Blockade of TNF-alpha and IFN-gamma induced PD-L1 alleviates lymphopenia by SARS-CoV-2

Patients with severe COVID-19 often suffer from lymphopenia, which is linked to T cell sequestration, cytokine storm and mortality. However, it remains largely unknown how SARS-CoV-2 induces lymphopenia. Here, we studied the transcriptomic profile and epigenomic alterations involved in cytokine production by SARS-CoV-2-infected cells. We adopted a reverse time-order gene coexpression network (TO-GCN) approach to analyze time-series RNA-sequencing data, revealing epigenetic modifications at the late stage of viral egress. Furthermore, we identified SARS-CoV-2-activated TNF-a/NF-kB and IFN-a/IRF1pathways contributing to viral infection and COVID-19 severity through epigenetic analysis of H3K4me3 ChIP-sequencing.

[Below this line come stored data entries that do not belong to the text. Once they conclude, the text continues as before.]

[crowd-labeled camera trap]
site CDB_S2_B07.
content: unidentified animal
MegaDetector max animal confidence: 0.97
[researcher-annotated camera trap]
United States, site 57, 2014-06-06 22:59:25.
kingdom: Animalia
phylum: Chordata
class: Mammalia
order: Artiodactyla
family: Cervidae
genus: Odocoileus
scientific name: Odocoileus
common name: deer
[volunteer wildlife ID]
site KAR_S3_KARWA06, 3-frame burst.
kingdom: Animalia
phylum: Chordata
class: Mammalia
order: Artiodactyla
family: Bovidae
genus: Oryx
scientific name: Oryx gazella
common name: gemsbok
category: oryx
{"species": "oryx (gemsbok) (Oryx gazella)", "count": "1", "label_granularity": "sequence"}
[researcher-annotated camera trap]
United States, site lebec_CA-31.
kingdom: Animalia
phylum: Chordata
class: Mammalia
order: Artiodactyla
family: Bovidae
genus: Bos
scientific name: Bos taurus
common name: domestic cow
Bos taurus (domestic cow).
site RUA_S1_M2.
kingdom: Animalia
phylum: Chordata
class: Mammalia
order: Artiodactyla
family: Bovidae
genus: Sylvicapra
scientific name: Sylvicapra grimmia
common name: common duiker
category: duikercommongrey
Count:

Cross-referencing of our transcriptomic and epigenomic datasets revealed that coupling of TNF-a/NF-kB and IFN-gamma/IRF1 pathways mediate PD-L1 immunosuppressive programs. Interestingly, we observed higher PD-L1 expression in Omicron-infected cells than SARS-CoV-2 infected cells. Blocking PD-L1 at an early stage of virally-infected AAV-hACE2 mice significantly recovered lymphocyte counts and lowered inflammatory cytokine levels. Our findings indicate that targeting the SARS-CoV-2-mediated TNF-a and IFN-gamma-PD-L1 axis may represent an alternative strategy to reduce COVID-19 severity.